Text passage
:::::
While the market is still debating which trending event offers the best odds and which on-chain project will launch an airdrop, the prediction market has already quietly begun to expand through traditional brokerage channels. This is partly driven by a business "defense" strategy—as the demand for trending, event-driven, and short-cycle trading grows stronger, brokerages are unwilling to relinquish this user attention to independent platforms. It's also driven by a desire to find a second growth curve—integrating a high-frequency, low-decision, and highly topical new category into their already mature account, payment, and trading systems.
This route isn't always in the spotlight, but it may be the one closest to truly becoming a mainstream path.

1. Robinhood proves that mainstream brokerages can capitalize on the prediction market.

In March 2025, Robinhood launched its prediction markets hub within the app, with initial event contracts provided by Robinhood Derivatives through KalshiEX. Subsequently, it established a joint venture with Susquehanna and acquired MIAXdx, further expanding into exchanges and clearinghouses. With its account system, payment system, existing monthly active users, and distribution channels already in place, the prediction market was integrated into a mature retail brokerage system.
:::::
Data extract
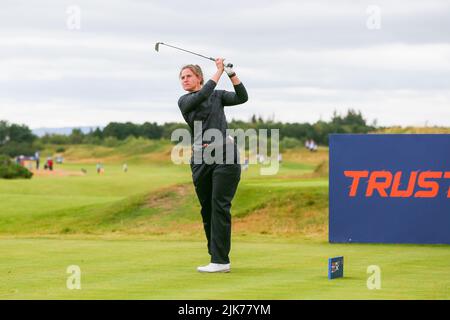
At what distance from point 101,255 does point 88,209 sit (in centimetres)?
1533

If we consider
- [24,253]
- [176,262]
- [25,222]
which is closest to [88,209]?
[25,222]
:::::
Jobs
1. Decide whether each statement agrees with the prediction market passage, answering yes or no and quoting the exact words of the passage that settle it: (a) Robinhood launched its prediction markets hub in March 2025. (b) Robinhood's initial event contracts were provided through Susquehanna. (c) Robinhood acquired MIAXdx.
2. Swap "independent platforms" for "standalone platforms" in the prediction market passage, starting with "While the market" and going on through "a mainstream path.".
3. According to the prediction market passage, with which firm did Robinhood establish a joint venture?
The data were drawn from a different source than the prediction market passage.

Expected responses
1.
(a) Yes: "In March 2025, Robinhood launched its prediction markets hub within the app"
(b) No: "initial event contracts provided by Robinhood Derivatives through KalshiEX"
(c) Yes: "acquired MIAXdx"

2.
While the market is still debating which trending event offers the best odds and which on-chain project will launch an airdrop, the prediction market has already quietly begun to expand through traditional brokerage channels. This is partly driven by a business "defense" strategy—as the demand for trending, event-driven, and short-cycle trading grows stronger, brokerages are unwilling to relinquish this user attention to standalone platforms. It's also driven by a desire to find a second growth curve—integrating a high-frequency, low-decision, and highly topical new category into their already mature account, payment, and trading systems.
This route isn't always in the spotlight, but it may be the one closest to truly becoming a mainstream path.

3. Susquehanna.